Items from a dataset

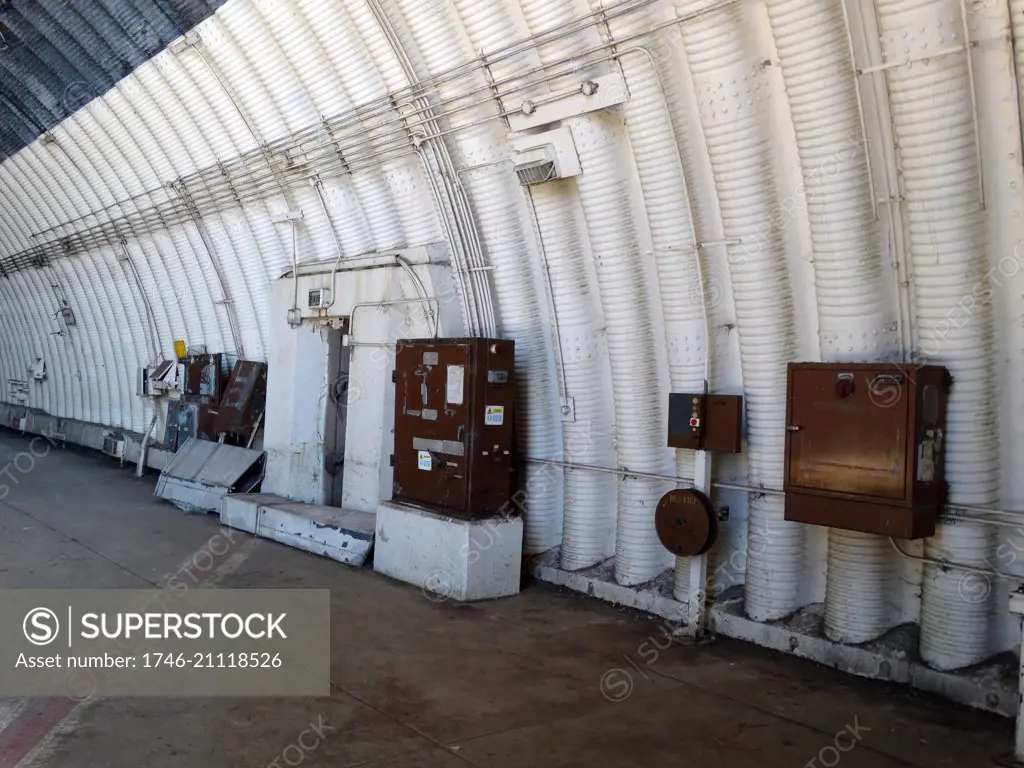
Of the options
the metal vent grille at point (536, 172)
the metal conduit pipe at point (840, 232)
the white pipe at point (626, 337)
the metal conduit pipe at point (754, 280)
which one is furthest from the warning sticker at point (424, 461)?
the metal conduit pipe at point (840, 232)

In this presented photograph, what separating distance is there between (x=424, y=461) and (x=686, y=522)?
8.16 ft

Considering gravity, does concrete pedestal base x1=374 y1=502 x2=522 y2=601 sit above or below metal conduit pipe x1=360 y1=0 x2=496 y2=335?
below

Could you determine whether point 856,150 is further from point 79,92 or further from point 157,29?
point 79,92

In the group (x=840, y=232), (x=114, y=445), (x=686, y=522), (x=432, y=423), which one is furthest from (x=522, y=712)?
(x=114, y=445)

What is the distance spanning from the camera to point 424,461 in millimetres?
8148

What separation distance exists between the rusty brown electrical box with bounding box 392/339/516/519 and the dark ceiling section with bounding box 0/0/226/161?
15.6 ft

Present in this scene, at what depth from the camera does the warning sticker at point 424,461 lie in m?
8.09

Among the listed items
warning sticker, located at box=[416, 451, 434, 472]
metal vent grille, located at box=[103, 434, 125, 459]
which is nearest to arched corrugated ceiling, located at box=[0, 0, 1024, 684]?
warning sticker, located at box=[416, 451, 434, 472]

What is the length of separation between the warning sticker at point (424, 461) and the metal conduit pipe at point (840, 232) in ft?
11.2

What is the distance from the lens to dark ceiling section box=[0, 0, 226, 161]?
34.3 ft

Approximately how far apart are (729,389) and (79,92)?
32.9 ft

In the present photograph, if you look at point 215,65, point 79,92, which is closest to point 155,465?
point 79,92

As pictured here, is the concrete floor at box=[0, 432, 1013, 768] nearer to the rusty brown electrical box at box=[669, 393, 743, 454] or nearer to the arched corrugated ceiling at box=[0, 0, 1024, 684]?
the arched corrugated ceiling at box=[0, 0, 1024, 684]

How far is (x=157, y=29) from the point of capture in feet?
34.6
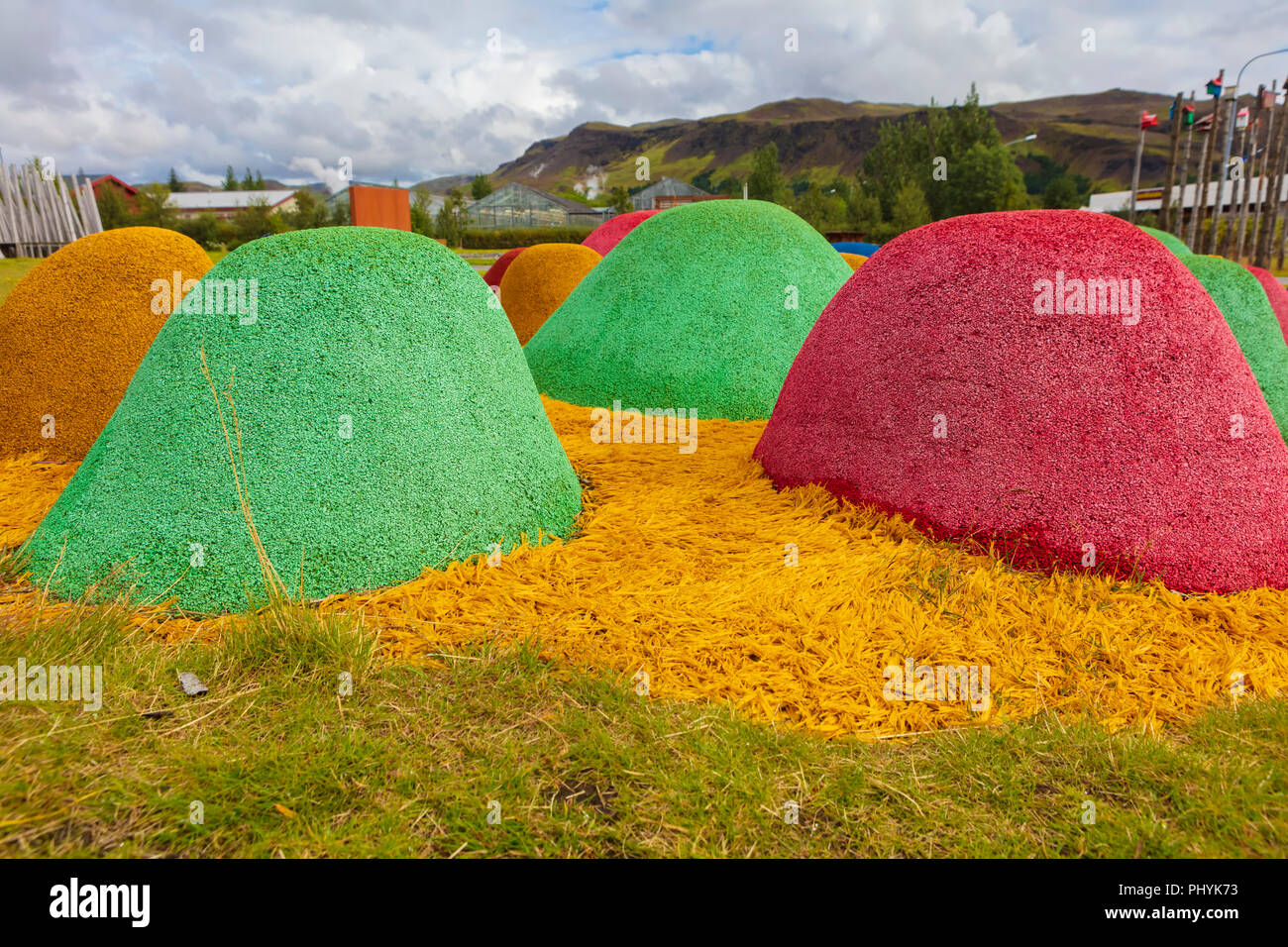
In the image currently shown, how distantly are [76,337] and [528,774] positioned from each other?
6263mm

...

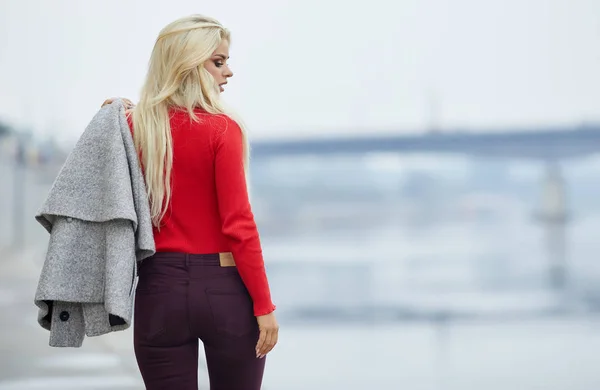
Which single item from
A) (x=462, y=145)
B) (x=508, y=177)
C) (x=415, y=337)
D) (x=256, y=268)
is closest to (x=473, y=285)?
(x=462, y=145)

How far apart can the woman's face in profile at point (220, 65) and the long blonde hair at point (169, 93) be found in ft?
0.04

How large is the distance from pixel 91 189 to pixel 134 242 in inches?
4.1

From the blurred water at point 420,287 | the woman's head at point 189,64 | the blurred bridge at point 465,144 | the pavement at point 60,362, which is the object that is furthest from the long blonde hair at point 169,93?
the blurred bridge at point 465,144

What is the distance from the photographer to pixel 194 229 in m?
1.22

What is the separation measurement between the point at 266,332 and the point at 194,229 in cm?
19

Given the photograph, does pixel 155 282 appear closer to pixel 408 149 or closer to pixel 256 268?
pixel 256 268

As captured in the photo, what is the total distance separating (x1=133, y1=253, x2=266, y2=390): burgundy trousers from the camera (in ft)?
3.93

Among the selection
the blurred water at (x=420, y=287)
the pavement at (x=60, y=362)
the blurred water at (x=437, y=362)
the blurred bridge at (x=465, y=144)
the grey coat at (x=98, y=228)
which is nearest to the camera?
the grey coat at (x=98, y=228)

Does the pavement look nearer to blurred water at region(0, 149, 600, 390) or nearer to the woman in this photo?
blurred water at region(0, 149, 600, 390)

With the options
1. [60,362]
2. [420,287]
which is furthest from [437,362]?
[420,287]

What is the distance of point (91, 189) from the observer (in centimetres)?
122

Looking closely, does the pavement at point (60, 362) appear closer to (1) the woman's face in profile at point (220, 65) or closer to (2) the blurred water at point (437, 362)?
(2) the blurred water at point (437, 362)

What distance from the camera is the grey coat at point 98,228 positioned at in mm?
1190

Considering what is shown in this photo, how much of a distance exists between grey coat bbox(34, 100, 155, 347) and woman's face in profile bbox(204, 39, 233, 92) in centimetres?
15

> **WHAT TO WORK ON**
Please pick out and copy every line of the entries above that contains the word "concrete".

> **SOLUTION TO THE EXERCISE**
Considering gravity, does concrete pedestal base x1=374 y1=502 x2=522 y2=601 sit above or below metal conduit pipe x1=360 y1=0 x2=496 y2=335?
As pictured here, is the concrete floor at box=[0, 432, 1013, 768] nearer to the rusty brown electrical box at box=[669, 393, 743, 454] or nearer to the arched corrugated ceiling at box=[0, 0, 1024, 684]?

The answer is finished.